EXERCICE — Résumez en deux phrases l'extrait sur la couverture médiatique d'une journaliste qui publie un livre, s'il vous plaît.

----- EXTRAIT -----

On pourrait penser qu’il est plus facile pour une journaliste d’avoir une bonne couverture médiatique quand elle lance un livre. C’est en partie vraie, puisque nous avons des amis dans ce milieu. Un nom familier. Mais c’est aussi à double tranchant et, par moment, terriblement épineux. Je m’explique…
Personne ne fait l’unanimité. Je sais, par exemple, que j’ai déjà froissé des pigistes en refusant leurs propositions à l’époque où j’étais rédactrice en chef reportages chez Clin d’oeil (je me souviens même de l’une d’elles qui ne s’était pas gênée pour me bitcher à la première occasion dans son blogue perso – oui, je lis tout!;-). Que j’ai parfois été dure avec des pigistes, ne reculant pas d’un poil sur ma position (quand je sais que j’ai raison, c’est que j’ai raison! lol). Qu’aucun magazine féminin concurrent n’aurait parlé de mes livres au moment où je bossais pour le magazine de TVA Publications (you-hou! Je suis un électron liiiibre!).
Je tape probablement sur les nerfs de bien des gens avec ma propension à crier mon bonheur sur les toits (pensez-vous vraiment que je vis à l’année dans une bulle rose?), surtout quand j’ai la chance de voyager pour le travail. Peut-être ne serais-je pas si expansive si j’avais grandi au sein d’une famille de globe-trotters pleine de fric, mais ce n’est pas le cas. Justement, j’ai besoin – et me fais un devoir – de répéter aux plus jeunes qui sont dans des situations similaires que tout est possible.
Certains de mes pairs – sacrilège! j’aurais plutôt dû écrire: «Certains journalistes beaucoup plus sérieux et crédibles que moi»! – m’ont aussi critiquée quand je me suis lancée dans l’aventure The (second) best job in the world (et je ne parle pas des autres participants qui m’en ont voulu de prendre autant de place dans les médias), ne semblant pas saisir le second degré. M’enfin…
Certains croient par ailleurs que je l’ai eue plus facile que d’autres dans le milieu littéraire parce que j’exerçais le métier de journaliste. Pourtant, j’ai essuyé mon lot de refus au fil des ans (mais ça, je suis beaucoup trop orgueilleuse pour l’ébruiter!). Je connais le bonheur de recevoir un courriel d’un éditeur qui ne nous connaît ni d’Eve, ni d’Adam, annonçant son intérêt à publier un manuscrit qui nous tient à coeur.

----- DONNÉES DISPONIBLES -----

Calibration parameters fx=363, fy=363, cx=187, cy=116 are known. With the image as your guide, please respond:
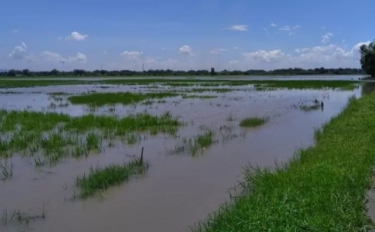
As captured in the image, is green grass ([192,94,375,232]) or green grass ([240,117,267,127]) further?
green grass ([240,117,267,127])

-----

CORRIGÉ — Pour une journaliste qui lance un livre, avoir des amis dans le milieu aide en partie à obtenir une bonne couverture médiatique, mais c'est aussi à double tranchant. L'autrice a en effet froissé des pigistes, agace sans doute par son enthousiasme et a été critiquée par des pairs pour sa participation à The (second) best job in the world, et malgré l'idée qu'elle l'aurait eue plus facile dans le milieu littéraire, elle a essuyé son lot de refus au fil des ans.